— Start of DATA FOR THIS TASK —

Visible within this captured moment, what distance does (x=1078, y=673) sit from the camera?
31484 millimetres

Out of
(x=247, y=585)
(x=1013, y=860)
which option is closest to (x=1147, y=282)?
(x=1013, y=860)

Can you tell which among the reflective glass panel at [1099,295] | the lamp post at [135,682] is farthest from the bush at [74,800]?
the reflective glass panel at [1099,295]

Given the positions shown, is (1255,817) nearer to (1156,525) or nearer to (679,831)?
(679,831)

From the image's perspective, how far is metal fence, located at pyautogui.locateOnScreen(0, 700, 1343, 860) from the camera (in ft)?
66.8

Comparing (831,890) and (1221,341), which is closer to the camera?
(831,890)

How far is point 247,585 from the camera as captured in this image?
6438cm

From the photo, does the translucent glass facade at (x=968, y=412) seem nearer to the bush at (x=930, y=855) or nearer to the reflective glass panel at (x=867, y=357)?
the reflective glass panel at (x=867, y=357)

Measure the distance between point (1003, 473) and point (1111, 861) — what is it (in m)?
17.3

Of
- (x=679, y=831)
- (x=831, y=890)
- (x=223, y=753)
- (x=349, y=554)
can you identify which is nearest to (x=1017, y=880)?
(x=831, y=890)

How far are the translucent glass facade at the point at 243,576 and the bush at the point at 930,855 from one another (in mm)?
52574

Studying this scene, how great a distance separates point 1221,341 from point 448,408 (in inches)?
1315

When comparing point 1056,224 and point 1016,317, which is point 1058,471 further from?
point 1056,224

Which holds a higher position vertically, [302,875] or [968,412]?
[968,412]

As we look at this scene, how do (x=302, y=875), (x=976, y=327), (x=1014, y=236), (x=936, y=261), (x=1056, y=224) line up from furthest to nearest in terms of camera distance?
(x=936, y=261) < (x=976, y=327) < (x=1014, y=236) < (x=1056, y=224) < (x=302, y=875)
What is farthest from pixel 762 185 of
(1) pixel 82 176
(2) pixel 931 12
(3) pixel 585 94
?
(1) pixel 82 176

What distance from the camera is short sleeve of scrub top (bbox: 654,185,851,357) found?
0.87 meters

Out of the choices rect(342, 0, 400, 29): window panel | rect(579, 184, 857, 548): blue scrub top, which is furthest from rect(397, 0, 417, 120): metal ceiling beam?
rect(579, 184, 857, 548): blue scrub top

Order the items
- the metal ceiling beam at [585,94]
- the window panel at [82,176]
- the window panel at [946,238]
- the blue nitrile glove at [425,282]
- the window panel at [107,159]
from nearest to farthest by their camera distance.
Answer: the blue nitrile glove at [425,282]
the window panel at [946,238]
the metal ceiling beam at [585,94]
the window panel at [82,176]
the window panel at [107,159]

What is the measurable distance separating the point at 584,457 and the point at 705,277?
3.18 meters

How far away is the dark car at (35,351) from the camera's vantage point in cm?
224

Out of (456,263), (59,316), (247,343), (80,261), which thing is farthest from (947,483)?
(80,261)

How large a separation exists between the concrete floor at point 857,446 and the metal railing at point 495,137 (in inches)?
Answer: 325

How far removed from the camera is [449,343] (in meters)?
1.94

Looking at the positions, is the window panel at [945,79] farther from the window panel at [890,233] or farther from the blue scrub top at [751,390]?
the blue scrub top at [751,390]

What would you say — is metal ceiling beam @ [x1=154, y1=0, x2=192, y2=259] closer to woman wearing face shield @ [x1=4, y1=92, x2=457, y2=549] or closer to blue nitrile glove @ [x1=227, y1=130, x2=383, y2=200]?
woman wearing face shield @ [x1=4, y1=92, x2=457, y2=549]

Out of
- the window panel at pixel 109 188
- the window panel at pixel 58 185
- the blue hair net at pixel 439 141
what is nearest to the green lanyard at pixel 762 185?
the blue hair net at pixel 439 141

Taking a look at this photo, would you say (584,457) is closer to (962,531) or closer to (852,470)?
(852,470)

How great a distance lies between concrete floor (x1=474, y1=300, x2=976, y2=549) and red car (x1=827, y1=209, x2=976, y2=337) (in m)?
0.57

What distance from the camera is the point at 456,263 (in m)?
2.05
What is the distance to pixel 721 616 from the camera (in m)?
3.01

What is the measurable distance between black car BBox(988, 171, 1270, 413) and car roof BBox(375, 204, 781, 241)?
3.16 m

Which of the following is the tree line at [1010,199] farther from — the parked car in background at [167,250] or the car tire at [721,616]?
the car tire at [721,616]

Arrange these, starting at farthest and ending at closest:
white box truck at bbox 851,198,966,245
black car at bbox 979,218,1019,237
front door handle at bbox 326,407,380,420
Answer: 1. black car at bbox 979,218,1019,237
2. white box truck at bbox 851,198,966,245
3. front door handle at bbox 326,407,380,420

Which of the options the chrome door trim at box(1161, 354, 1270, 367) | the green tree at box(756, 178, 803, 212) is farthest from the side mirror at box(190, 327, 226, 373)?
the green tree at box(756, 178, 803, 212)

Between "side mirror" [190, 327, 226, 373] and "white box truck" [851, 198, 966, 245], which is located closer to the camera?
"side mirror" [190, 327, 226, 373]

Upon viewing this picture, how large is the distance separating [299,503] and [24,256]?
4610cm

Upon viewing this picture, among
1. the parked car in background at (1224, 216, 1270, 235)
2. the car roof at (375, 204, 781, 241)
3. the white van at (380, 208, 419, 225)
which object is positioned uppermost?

— End of DATA FOR THIS TASK —

REQUIRED TASK
Copy the data above word for word, starting with the line that contains "Taking a look" and ending after the line that contains "3. front door handle at bbox 326,407,380,420".

SOLUTION TO THIS PROBLEM
Taking a look at this photo, would you say (584,457) is closer to (962,531) or closer to (852,470)?
(852,470)

How great a distance lies between concrete floor (x1=474, y1=300, x2=976, y2=549) and red car (x1=827, y1=209, x2=976, y2=337) (in m)?
0.57

What distance from the camera is the point at 456,263 (in m)?
2.05
What is the distance to pixel 721 616 from the camera (in m)?
3.01

What is the measurable distance between black car BBox(988, 171, 1270, 413) and car roof BBox(375, 204, 781, 241)?
3.16 m

Which of the following is the tree line at [1010,199] farther from — the parked car in background at [167,250] or the car tire at [721,616]?
the car tire at [721,616]

Arrange these, starting at farthest and ending at closest:
white box truck at bbox 851,198,966,245
black car at bbox 979,218,1019,237
front door handle at bbox 326,407,380,420
Answer: 1. black car at bbox 979,218,1019,237
2. white box truck at bbox 851,198,966,245
3. front door handle at bbox 326,407,380,420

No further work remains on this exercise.